Он очень мучительно переживал свой литературный срыв. Зависть, оскорбленное самолюбие, взрывы гордости сменялись у него тоской и безнадежностью. То он сравнивал себя с Гоголем и обещал «всем показать», что «первенство в литературе останется за мной», то с горечью признавался: «у меня есть ужасный порок: неограниченное самолюбие и честолюбие». К обиде, разочарованию и сомнениям в себе присоединялись еще внешняя неустроенность, долги, безденежье и поиски заработка. Спешная работа литературного поденщика – переводы, писание рассказов для покрытия авансов, взятых в журналах, правка корректур – давала гроши. Достоевский жил в худо скрываемой нищете, одиночестве и заброшенности. На почве нервности, физического истощения, беспорядочной жизни и усиленного труда у Достоевского развилось нечто вроде психической болезни, о которой он впоследствии упоминал неоднократно, хотя и довольно глухо. Он описал ее в «Униженных и оскорбленных»: «мало-помалу, по наступлении сумерек, я стал впадать в то состояние души, которое я называю мистическим ужасом. Это самая тяжелая мучительная боязнь чего-то, чего я сам определить не могу, чего-то непостигаемого и несуществующего в порядке вещей, но что непременно, может быть, сию минуту осуществится, как бы в насмешку всем доводам разума». В этом состоянии он часто испытывал то расщепление личности, которое и породило мысль о «Двойнике» (литературно навеянном Гофманом, Шамиссо и отчасти Гоголем). После приступов мистического ужаса, столь похожих на «озарение» перед эпилептическими конвульсиями, приходили хандра и отупение, сопровождавшиеся слабостью и потерей сил. Иногда же появлялось неудержимое желание забыться какой угодно ценой. Так как Достоевский не пил, то забвения он мог искать либо в игре, либо в женщинах.
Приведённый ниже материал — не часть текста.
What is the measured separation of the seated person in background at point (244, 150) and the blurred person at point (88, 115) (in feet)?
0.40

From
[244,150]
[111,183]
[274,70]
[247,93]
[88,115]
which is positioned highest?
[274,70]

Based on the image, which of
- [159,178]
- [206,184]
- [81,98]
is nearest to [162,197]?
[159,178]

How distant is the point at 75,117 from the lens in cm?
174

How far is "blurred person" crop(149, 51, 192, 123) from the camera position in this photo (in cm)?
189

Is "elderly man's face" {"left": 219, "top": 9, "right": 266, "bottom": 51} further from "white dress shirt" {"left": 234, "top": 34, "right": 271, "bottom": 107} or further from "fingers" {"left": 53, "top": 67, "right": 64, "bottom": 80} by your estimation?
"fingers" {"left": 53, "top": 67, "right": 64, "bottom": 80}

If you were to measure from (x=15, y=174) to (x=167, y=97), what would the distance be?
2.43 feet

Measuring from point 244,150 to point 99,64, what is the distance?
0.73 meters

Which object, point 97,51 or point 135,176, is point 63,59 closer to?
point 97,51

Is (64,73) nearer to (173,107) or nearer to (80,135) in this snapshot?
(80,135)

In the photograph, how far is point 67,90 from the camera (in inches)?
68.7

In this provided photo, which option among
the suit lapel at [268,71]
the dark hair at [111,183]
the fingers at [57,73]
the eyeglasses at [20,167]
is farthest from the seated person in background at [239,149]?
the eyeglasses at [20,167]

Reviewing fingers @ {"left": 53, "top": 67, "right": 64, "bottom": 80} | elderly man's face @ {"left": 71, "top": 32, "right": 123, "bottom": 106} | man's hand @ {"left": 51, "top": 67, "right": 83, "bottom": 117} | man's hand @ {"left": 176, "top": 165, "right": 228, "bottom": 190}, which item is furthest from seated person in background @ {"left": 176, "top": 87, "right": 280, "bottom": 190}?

И в душе и в жизни его они тесно переплетались. В 1847–49 году он вел фантастическое существование, полное мистической тревоги, взлетов мысли и судорог плоти. Он, конечно, изживал свои внутренние конфликты в творчестве: «Хозяйка», «Неточка Незванова» и мелкие рассказы этого периода дают обширный психоаналитический материал. Но внутренние его порывы находили выход и в жизни: для страстей существовали отдушины. Хождение по кабакам и притонам, игра и женщины – всё было испробовано Достоевским в эти тяжелые годы – и испробовано со стыдом, с раскаянием за несдержанность, с самобичеванием за разврат. Много лет спустя, герой «Записок из подполья» (1864) так описывает свою молодость:

«В то время мне было всего двадцать четыре года. Жизнь моя была уже и тогда угрюмая, беспорядочная и до одичалости одинокая. Я ни с кем не водился и даже избегал говорить, и всё более и более забивался в свой угол…[3] Дома я всего больше читал… Чтение, конечно, много помогало – волновало, услаждало и мучило. Но по временам наскучало ужасно. Всё-таки хотелось двигаться, и я вдруг погружался в темный, подземный, гадкий не разврат, а развратишко. Страстишки во мне были острые, жгучие от всегдашней болезненной моей раздражительности… Порывы бывали истерические, со слезами и конвульсиями… Накипала сверх того тоска; являлась истерическая жажда противоречий, контрастов, и вот я и пускался развратничать. Развратничал я уединенно, по ночам, потаенно, боязливо, со стыдом, не оставлявшим меня в самые омерзительные минуты и даже доходившим в такие минуты до проклятья… Боялся я ужасно, чтоб меня как-нибудь не увидали, не встретили, не узнали… Ходил же по разным весьма темным местам. Скучно уж очень было сложа руки сидеть, вот и пускался на выверты… Сам себе приключения выдумывал и жизнь сочинял, чтоб хоть как-нибудь да пожить. Но кончалась полоса моего развратика и мне становилось ужасно тошно… Но у меня был выход всё примирявший, это спасаться во всё «прекрасное и высокое», конечно, в мечтах. Мечтал я ужасно, мечтал по три месяца сряду, забившись в свой угол… Но сколько любви, Господи, сколько любви переживал я бывало в этих мечтах моих». Н. Страхов, биограф и друг Достоевского, утверждал, что «лица наиболее на него похожие – это герой из «Записок из подполья», Свидригайлов из «Преступления и наказания» и Ставрогин в «Бесах». Он же рассказывает о «животном сладострастии» Достоевского и о том, «как он был развратен». «При этом он был сентиментален, расположен к сладкой сентиментальности, к высоким и гуманным мечтаниям, и эти мечтания – его направление, его литературная муза и дорога. В сущности, впрочем, все его романы составляют самооправдание, доказывают, что в человеке могут ужиться с благородством всякие мерзости» (письмо Л.Н. Толстому от 28 ноября 1883 г., через два года после смерти Достоевского). Страхов прибавлял, что в биографии, которую он подготовлял в это время к печати, он, конечно, не мог упоминать об этих чертах личности великого писателя: «пусть зато правда погибнет, будем щеголять одною лицевою стороною жизни».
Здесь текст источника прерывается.